TASK:
Images appear in the records below; leave them out and repeat everything else exactly.
::::
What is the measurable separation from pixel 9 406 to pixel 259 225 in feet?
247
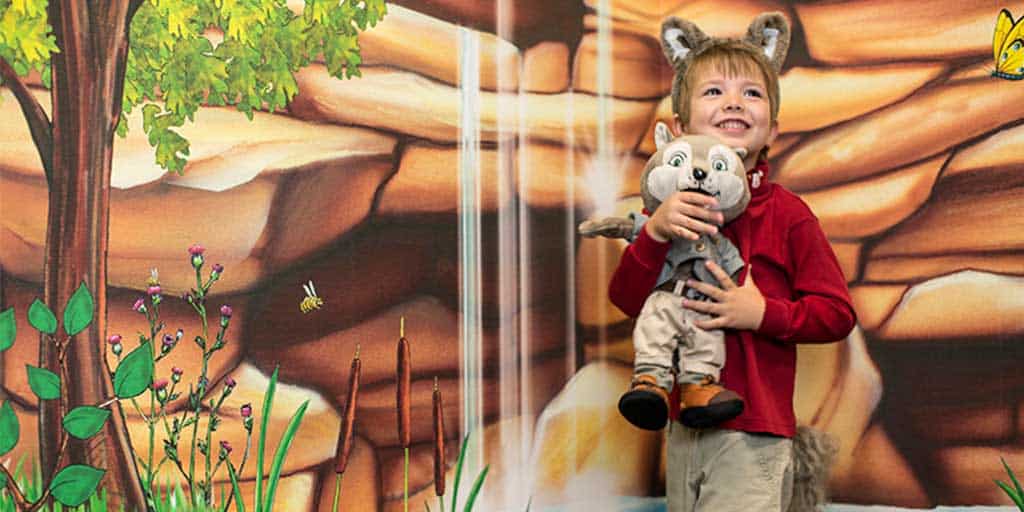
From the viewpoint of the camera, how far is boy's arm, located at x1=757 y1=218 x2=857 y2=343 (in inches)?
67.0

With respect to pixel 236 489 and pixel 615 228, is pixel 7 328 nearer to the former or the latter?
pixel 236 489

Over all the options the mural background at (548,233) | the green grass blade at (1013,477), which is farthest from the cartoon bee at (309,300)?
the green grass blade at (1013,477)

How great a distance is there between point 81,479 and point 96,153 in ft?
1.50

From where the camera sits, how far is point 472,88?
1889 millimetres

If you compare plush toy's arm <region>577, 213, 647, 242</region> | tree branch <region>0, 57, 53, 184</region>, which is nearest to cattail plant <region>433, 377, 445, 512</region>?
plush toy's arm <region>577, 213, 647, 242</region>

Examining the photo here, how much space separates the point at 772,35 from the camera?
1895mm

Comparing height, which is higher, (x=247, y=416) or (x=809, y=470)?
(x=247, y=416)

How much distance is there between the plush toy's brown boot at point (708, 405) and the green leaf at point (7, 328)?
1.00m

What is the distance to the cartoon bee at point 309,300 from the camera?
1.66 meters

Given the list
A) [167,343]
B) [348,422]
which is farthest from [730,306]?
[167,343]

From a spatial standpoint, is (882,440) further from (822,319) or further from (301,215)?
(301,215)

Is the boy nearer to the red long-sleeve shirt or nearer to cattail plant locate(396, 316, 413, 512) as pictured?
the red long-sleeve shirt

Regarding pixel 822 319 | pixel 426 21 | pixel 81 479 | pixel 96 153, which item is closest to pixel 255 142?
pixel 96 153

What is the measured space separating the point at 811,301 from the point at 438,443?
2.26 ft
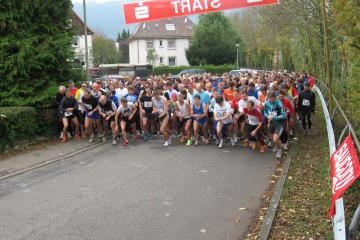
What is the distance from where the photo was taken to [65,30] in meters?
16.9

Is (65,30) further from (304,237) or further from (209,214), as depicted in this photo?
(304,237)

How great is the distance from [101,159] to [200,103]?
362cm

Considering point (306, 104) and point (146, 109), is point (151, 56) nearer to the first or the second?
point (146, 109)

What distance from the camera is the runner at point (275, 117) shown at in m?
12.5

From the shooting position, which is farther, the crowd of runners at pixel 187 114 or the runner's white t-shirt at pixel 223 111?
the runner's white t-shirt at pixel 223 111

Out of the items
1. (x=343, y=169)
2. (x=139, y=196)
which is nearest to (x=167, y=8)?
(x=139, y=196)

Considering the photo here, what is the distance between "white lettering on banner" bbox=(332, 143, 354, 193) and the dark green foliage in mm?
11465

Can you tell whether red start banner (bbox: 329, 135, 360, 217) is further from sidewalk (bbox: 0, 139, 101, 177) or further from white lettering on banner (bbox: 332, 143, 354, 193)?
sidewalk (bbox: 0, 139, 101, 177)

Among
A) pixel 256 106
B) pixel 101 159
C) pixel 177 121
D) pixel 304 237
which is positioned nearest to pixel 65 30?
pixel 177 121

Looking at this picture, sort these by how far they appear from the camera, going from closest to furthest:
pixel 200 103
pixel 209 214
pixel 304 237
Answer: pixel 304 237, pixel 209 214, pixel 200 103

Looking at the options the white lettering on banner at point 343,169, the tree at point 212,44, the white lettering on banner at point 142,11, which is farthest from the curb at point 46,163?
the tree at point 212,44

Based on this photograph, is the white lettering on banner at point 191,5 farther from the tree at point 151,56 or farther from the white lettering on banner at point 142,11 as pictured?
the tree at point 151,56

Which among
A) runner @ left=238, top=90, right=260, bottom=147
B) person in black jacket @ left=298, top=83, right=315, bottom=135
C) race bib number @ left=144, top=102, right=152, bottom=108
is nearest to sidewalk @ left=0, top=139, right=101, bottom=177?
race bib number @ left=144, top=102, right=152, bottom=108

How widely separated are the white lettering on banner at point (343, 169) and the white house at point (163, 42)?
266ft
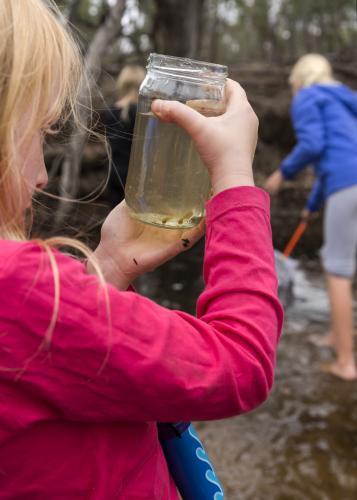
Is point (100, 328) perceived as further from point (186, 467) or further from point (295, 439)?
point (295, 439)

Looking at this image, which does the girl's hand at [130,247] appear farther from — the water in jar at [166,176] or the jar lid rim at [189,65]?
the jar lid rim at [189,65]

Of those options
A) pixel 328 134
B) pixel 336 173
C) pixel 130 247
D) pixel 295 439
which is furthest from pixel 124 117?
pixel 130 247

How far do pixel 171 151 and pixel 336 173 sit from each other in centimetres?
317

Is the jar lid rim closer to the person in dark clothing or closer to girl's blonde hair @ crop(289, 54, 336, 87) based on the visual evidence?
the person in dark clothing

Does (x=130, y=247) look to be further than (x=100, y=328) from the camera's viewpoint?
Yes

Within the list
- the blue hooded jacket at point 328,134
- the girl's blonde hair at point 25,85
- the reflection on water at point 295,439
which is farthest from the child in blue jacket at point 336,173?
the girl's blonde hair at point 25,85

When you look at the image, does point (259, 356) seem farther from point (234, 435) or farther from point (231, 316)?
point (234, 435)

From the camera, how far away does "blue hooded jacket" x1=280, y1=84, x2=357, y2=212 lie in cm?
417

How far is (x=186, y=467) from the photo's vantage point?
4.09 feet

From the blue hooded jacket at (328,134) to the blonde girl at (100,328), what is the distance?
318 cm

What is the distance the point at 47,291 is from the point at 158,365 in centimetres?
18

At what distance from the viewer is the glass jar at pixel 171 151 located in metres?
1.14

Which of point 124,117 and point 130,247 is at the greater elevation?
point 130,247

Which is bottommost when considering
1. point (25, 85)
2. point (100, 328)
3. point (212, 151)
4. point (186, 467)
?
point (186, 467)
::::
RESULT OF THE TASK:
What is the measurable separation from pixel 9 406 to pixel 259 225 in feet?
247
From the viewpoint of the camera, how far is boy's arm, located at x1=757 y1=218 x2=857 y2=343 (in inches)?
67.0

With respect to pixel 236 489 and pixel 615 228, is pixel 7 328 nearer to the former or the latter?
pixel 236 489

Over all the options the mural background at (548,233) | the green grass blade at (1013,477), which is farthest from the cartoon bee at (309,300)?
the green grass blade at (1013,477)

How great a distance is there between point 81,479 and point 96,153 in ft?
1.50

From where the camera sits, how far is point 472,88?
1889 millimetres

If you compare plush toy's arm <region>577, 213, 647, 242</region> | tree branch <region>0, 57, 53, 184</region>, which is nearest to cattail plant <region>433, 377, 445, 512</region>?
plush toy's arm <region>577, 213, 647, 242</region>

Examining the photo here, how much space separates the point at 772,35 from the camera?
1895mm

Comparing height, which is higher, (x=247, y=416) or (x=809, y=470)?
(x=247, y=416)

How much distance is there between the plush toy's brown boot at point (708, 405) and the green leaf at point (7, 328)?
1.00m

What is the distance to the cartoon bee at point 309,300 from the camera?
1.66 meters

Given the list
A) [167,343]
B) [348,422]
which is farthest from [730,306]?
[167,343]

From a spatial standpoint, is (882,440) further from (822,319) or further from (301,215)?
(301,215)

Is the boy nearer to the red long-sleeve shirt or nearer to cattail plant locate(396, 316, 413, 512) as pictured?
the red long-sleeve shirt

Regarding pixel 822 319 | pixel 426 21 | pixel 81 479 | pixel 96 153, which item is closest to pixel 255 142?
pixel 96 153

What is the measured space separating the point at 811,301 from the point at 438,443?
2.26 ft
What is the distance from where the photo was taken to [65,30] in meters?
16.9

Is (65,30) further from (304,237) or further from (209,214), as depicted in this photo?
(304,237)

How great is the distance from [101,159] to [200,103]?
362cm

Considering point (306, 104) and point (146, 109), is point (151, 56) nearer to the first or the second?
point (146, 109)

What distance from the camera is the runner at point (275, 117) shown at in m?
12.5

From the shooting position, which is farther, the crowd of runners at pixel 187 114 or the runner's white t-shirt at pixel 223 111?
the runner's white t-shirt at pixel 223 111

Out of the items
1. (x=343, y=169)
2. (x=139, y=196)
which is nearest to (x=167, y=8)?
(x=139, y=196)

Considering the photo here, what is the distance between "white lettering on banner" bbox=(332, 143, 354, 193) and the dark green foliage in mm?
11465

Can you tell whether red start banner (bbox: 329, 135, 360, 217) is further from sidewalk (bbox: 0, 139, 101, 177) or further from white lettering on banner (bbox: 332, 143, 354, 193)?
sidewalk (bbox: 0, 139, 101, 177)

Among
A) pixel 256 106
B) pixel 101 159
C) pixel 177 121
D) pixel 304 237
which is positioned nearest to pixel 65 30?
pixel 177 121

Looking at this picture, sort these by how far they appear from the camera, going from closest to furthest:
pixel 200 103
pixel 209 214
pixel 304 237
Answer: pixel 304 237, pixel 209 214, pixel 200 103

Looking at the options the white lettering on banner at point 343,169, the tree at point 212,44, the white lettering on banner at point 142,11, which is farthest from the curb at point 46,163?
the tree at point 212,44

Based on this photograph, is the white lettering on banner at point 191,5 farther from the tree at point 151,56 or farther from the white lettering on banner at point 142,11 as pictured?
the tree at point 151,56

Which among
A) runner @ left=238, top=90, right=260, bottom=147
B) person in black jacket @ left=298, top=83, right=315, bottom=135
C) race bib number @ left=144, top=102, right=152, bottom=108
is nearest to sidewalk @ left=0, top=139, right=101, bottom=177?
race bib number @ left=144, top=102, right=152, bottom=108

How widely separated are the white lettering on banner at point (343, 169) and the white house at point (163, 42)?
266ft
Is point (100, 328) perceived as further from point (186, 467) or further from point (295, 439)?
point (295, 439)

Looking at this image, which does the girl's hand at [130,247] appear farther from — the water in jar at [166,176] or the jar lid rim at [189,65]?
the jar lid rim at [189,65]

Of those options
A) pixel 328 134
B) pixel 336 173
C) pixel 130 247
D) pixel 295 439
which is furthest from pixel 124 117?
pixel 130 247

How far do pixel 171 151 and pixel 336 173 sit from each other in centimetres?
317

Is the jar lid rim closer to the person in dark clothing or closer to girl's blonde hair @ crop(289, 54, 336, 87) based on the visual evidence?
the person in dark clothing

Does (x=130, y=247) look to be further than (x=100, y=328) from the camera's viewpoint?
Yes

Within the list
- the blue hooded jacket at point 328,134
- the girl's blonde hair at point 25,85
- the reflection on water at point 295,439
which is farthest from the child in blue jacket at point 336,173?
the girl's blonde hair at point 25,85

When you look at the image, does point (259, 356) seem farther from point (234, 435) or farther from point (231, 316)?
point (234, 435)

From the camera, how far away does "blue hooded jacket" x1=280, y1=84, x2=357, y2=212 lie in cm?
417

How far is (x=186, y=467) from the photo's vantage point?
4.09 feet

From the blue hooded jacket at (328,134) to the blonde girl at (100,328), what is the distance?
318 cm

What is the distance the point at 47,291 is from the point at 158,365 in centimetres?
18

At what distance from the viewer is the glass jar at pixel 171 151 located in metres?
1.14

Which of point 124,117 and point 130,247 is at the greater elevation?
point 130,247

Which is bottommost when considering
1. point (25, 85)
2. point (100, 328)
3. point (212, 151)
4. point (186, 467)
?
point (186, 467)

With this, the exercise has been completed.